A recent study stated that if a person chewed gum the average number of sticks of gum he or she chewed daily was eight. To teat the claim a researcher selected a random sample of 36 gum chewers and found the mean number of sticks of gum chewed per day was 9 and the standard deviation was 1. At alpha equals 0.05 is the number of sticks of gum a person chews per day actually greater than 8.

I'll give you a few hints to help get you started on this one.

Ho: µ = 8 --->meaning: the population mean is equal to 8.
Ha: µ > 8 --->meaning: the population mean is greater than 8.

Using a one-sample z-test formula to find the test statistic:
z = (sample mean - population mean)/(standard deviation divided by the square root of the sample size)
z = (9 - 8)/(1/√36)

Finish the calculation and determine whether or not to reject the null hypothesis (Ho). If the null is rejected, then µ > 8.

I hope this will help.

6.16

To test if the number of sticks of gum a person chews per day is actually greater than 8, we can use a one-sample t-test.

Here are the steps to conduct the hypothesis test:

Step 1: State the null and alternative hypotheses:

Null hypothesis (H0): The average number of sticks of gum chewed per day is equal to 8.
Alternative hypothesis (Ha): The average number of sticks of gum chewed per day is greater than 8.

Step 2: Determine the significance level (alpha):

The significance level (alpha) is given in the problem as 0.05, which means we will reject the null hypothesis if the p-value is less than 0.05.

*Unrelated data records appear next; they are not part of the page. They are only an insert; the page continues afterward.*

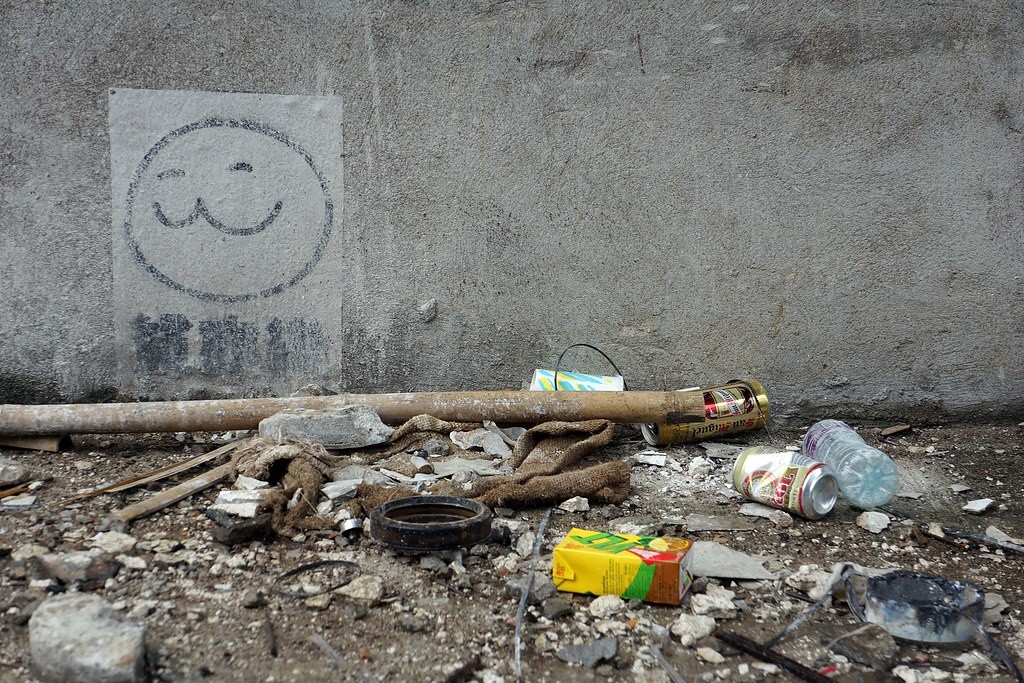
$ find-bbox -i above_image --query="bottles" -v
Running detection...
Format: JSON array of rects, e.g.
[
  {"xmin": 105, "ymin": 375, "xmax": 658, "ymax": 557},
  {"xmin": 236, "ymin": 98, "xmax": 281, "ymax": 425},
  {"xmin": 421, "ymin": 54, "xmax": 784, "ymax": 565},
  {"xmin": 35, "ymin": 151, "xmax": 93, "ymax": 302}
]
[{"xmin": 802, "ymin": 419, "xmax": 899, "ymax": 510}]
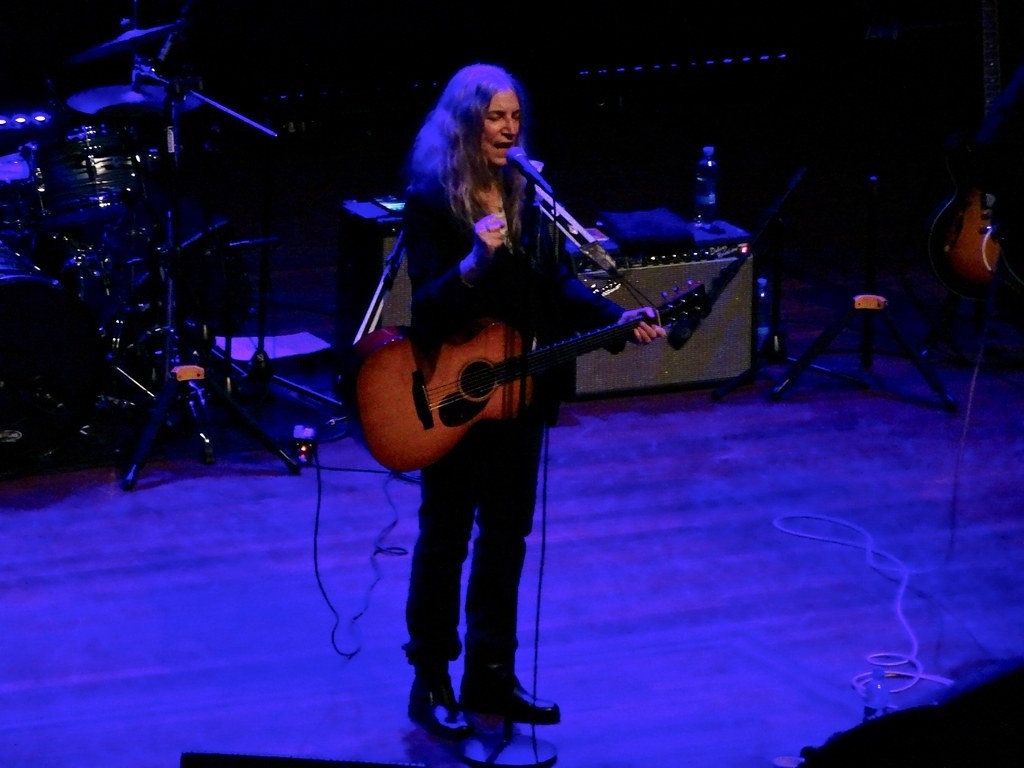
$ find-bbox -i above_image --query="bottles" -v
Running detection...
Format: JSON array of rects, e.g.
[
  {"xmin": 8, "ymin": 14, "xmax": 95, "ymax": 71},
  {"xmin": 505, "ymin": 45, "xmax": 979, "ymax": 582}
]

Step 3: Calculate the test statistic:

The test statistic for a one-sample t-test is calculated using the formula:

t = (sample mean - hypothesized mean) / (sample standard deviation / sqrt(sample size))

In this case:
Sample mean (x̄) = 9
Hypothesized mean (μ) = 8
Sample standard deviation (s) = 1
Sample size (n) = 36

t = (9 - 8) / (1 / sqrt(36)) = 3

Step 4: Determine the rejection region:

Since the alternative hypothesis is one-sided (greater than), we will look for the critical value from the right-tail of the t-distribution. Since df = n - 1 = 36 - 1 = 35, we can find the critical value using a t-table or calculator.

At alpha = 0.05 with 35 degrees of freedom, the critical t-value is approximately 1.689.

Step 5: Compare the test statistic with the critical t-value:

Since the test statistic (t = 3) is greater than the critical t-value (1.689), it falls in the rejection region.

Step 6: Calculate the p-value:

The p-value is the probability of obtaining a test statistic as extreme as the observed, assuming the null hypothesis is true.

Using a t-distribution table or calculator, we can find that the p-value for t = 3 with 35 degrees of freedom is less than 0.001.

Step 7: Make a decision:

Since the p-value (less than 0.001) is less than the significance level (0.05), we reject the null hypothesis.

Step 8: Draw a conclusion:

Based on the sample data, there is sufficient evidence to conclude that the number of sticks of gum a person chews per day is actually greater than 8.

Note: It is important to be cautious when generalizing the conclusion to the entire population, as the study only considered a random sample of 36 gum chewers.

To test the claim and determine if the number of sticks of gum a person chews per day is actually greater than 8, we can perform a hypothesis test using the given data.

Step 1: Formulate the null hypothesis (H₀) and the alternative hypothesis (H₁):

Null hypothesis (H₀): The average number of sticks of gum chewed per day is equal to 8.
Alternative hypothesis (H₁): The average number of sticks of gum chewed per day is greater than 8.

Step 2: Determine the significance level (alpha) and the test statistic:

Given alpha (α) = 0.05 (5% level of significance).

Test statistic: We'll use a t-test since the sample size is relatively small (n < 30) and the population standard deviation is unknown.

Step 3: Calculate the test statistic:

The test statistic (t-score) can be calculated using the following formula:
t = (sample mean - hypothesized mean) / (standard deviation / √sample size)

Given:
Sample mean (x̄) = 9
Hypothesized mean (μ₀) = 8
Standard deviation (σ) = 1
Sample size (n) = 36

t = (9 - 8) / (1 / √36)
= 1 / (1/6)
= 1 * 6
= 6

Step 4: Determine the critical value:

Since we have a one-tailed test (looking for a greater than), we need to find the critical value corresponding to the given significance level (α) and degrees of freedom (n - 1 = 36 - 1 = 35) in a t-distribution table.

At α = 0.05 with 35 degrees of freedom, the critical value is approximately 1.69.

Step 5: Compare the test statistic with the critical value and make a decision:

Since the test statistic (t = 6) is greater than the critical value (1.69), we have enough evidence to reject the null hypothesis.

Step 6: State the conclusion:

Based on the sample data, at a significance level of 0.05, we have sufficient evidence to conclude that the number of sticks of gum a person chews per day is actually greater than 8.

Please note that this conclusion is specific to the given sample and cannot be generalized to the entire population of gum chewers.